**DIRECTIONS FOR THIS TASK:** In the following material, identify every line holding the string "Zealand" and return it.

* * *

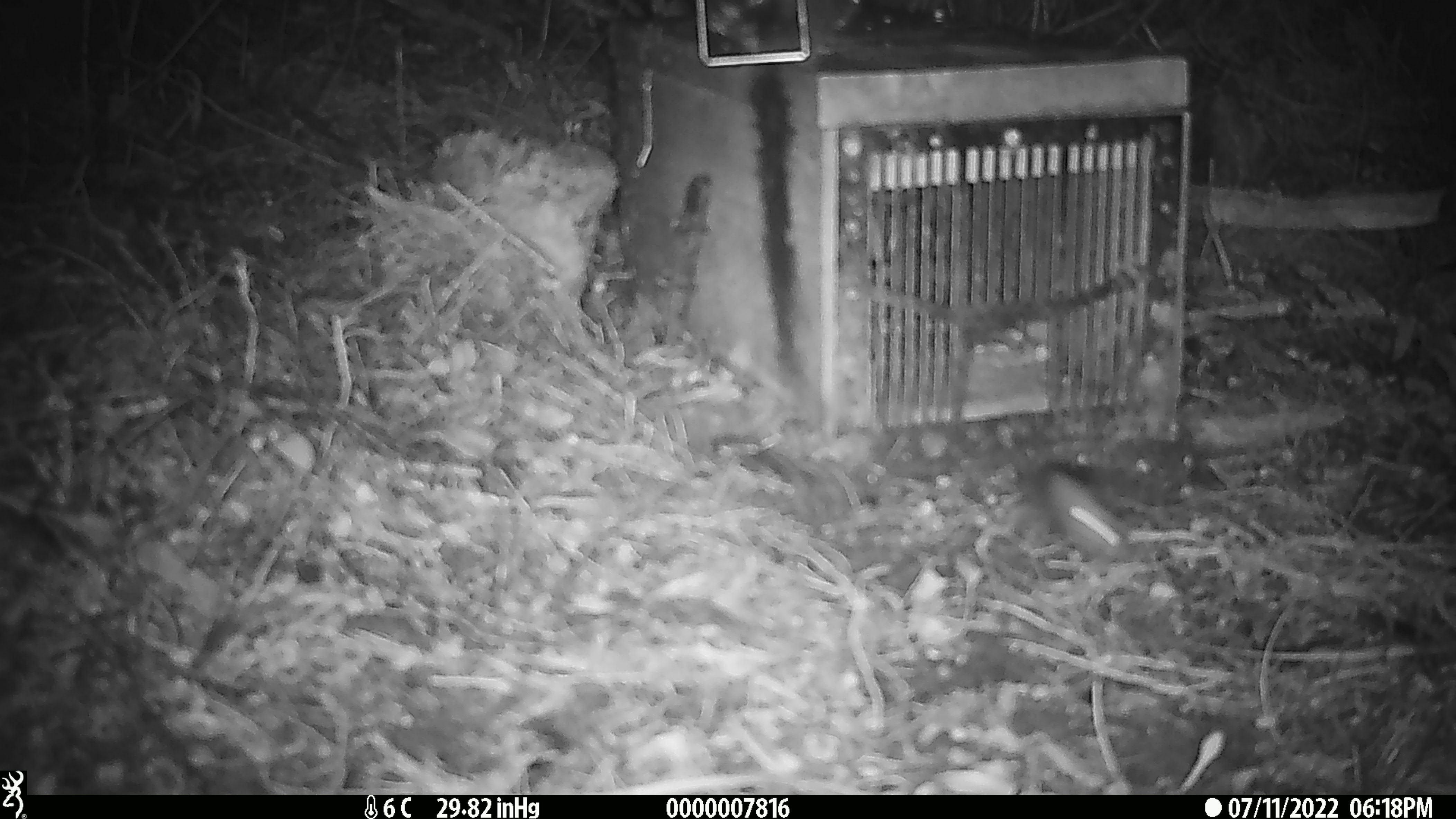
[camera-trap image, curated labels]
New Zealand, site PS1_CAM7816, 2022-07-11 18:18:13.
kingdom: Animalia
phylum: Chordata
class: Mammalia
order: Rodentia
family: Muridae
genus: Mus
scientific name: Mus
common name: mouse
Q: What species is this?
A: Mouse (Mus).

* * *

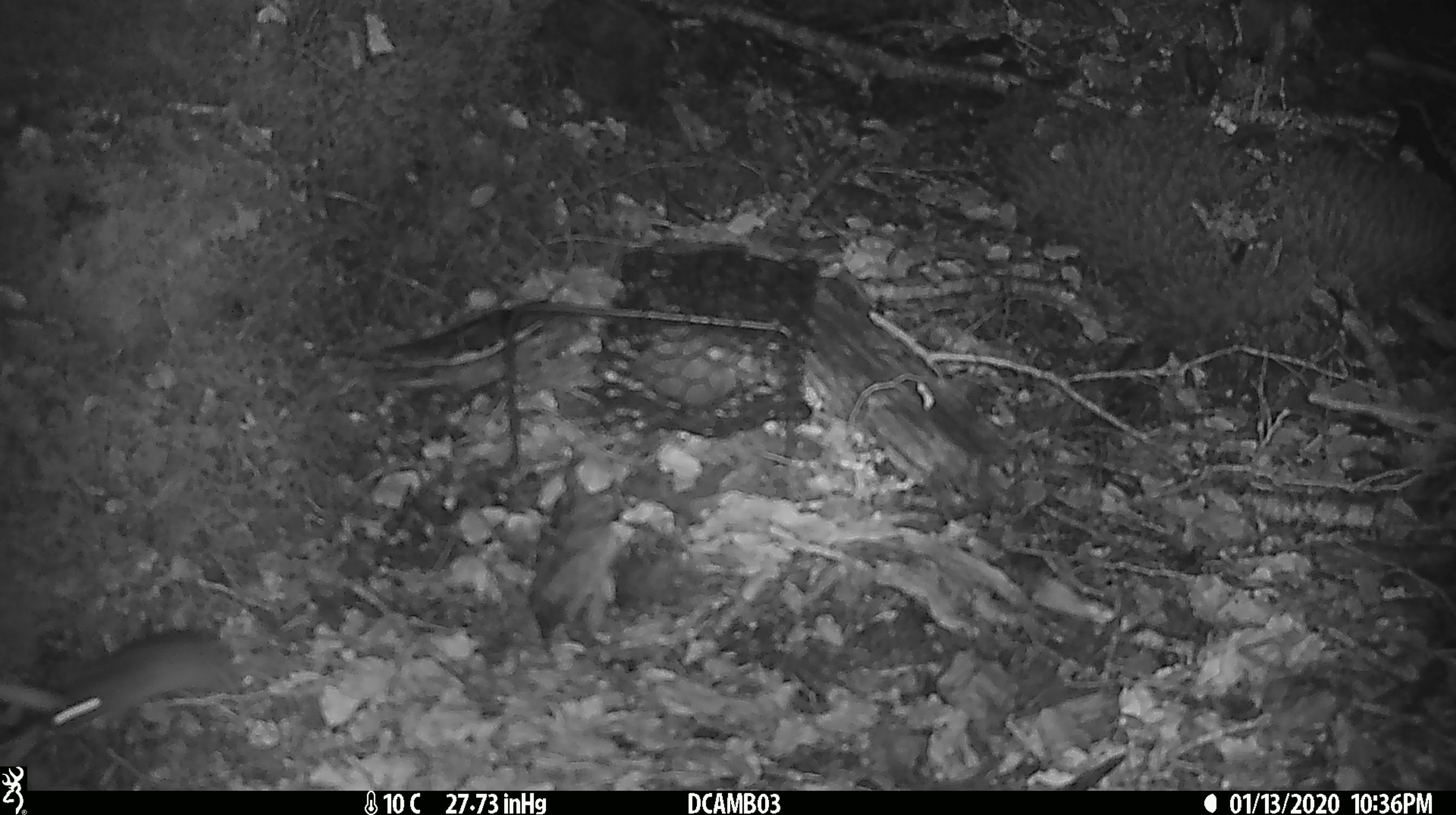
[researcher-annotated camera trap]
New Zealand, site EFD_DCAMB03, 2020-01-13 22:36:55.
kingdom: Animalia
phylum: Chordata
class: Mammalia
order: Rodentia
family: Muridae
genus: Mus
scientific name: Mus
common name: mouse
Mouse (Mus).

* * *

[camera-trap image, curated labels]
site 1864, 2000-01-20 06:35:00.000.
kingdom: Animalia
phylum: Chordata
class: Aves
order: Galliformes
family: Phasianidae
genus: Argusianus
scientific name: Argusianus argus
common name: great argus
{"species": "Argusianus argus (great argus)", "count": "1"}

* * *

**ANSWER FOR THIS EXERCISE:**
New Zealand, site PS1_CAM7816, 2022-07-11 18:18:13.
New Zealand, site EFD_DCAMB03, 2020-01-13 22:36:55.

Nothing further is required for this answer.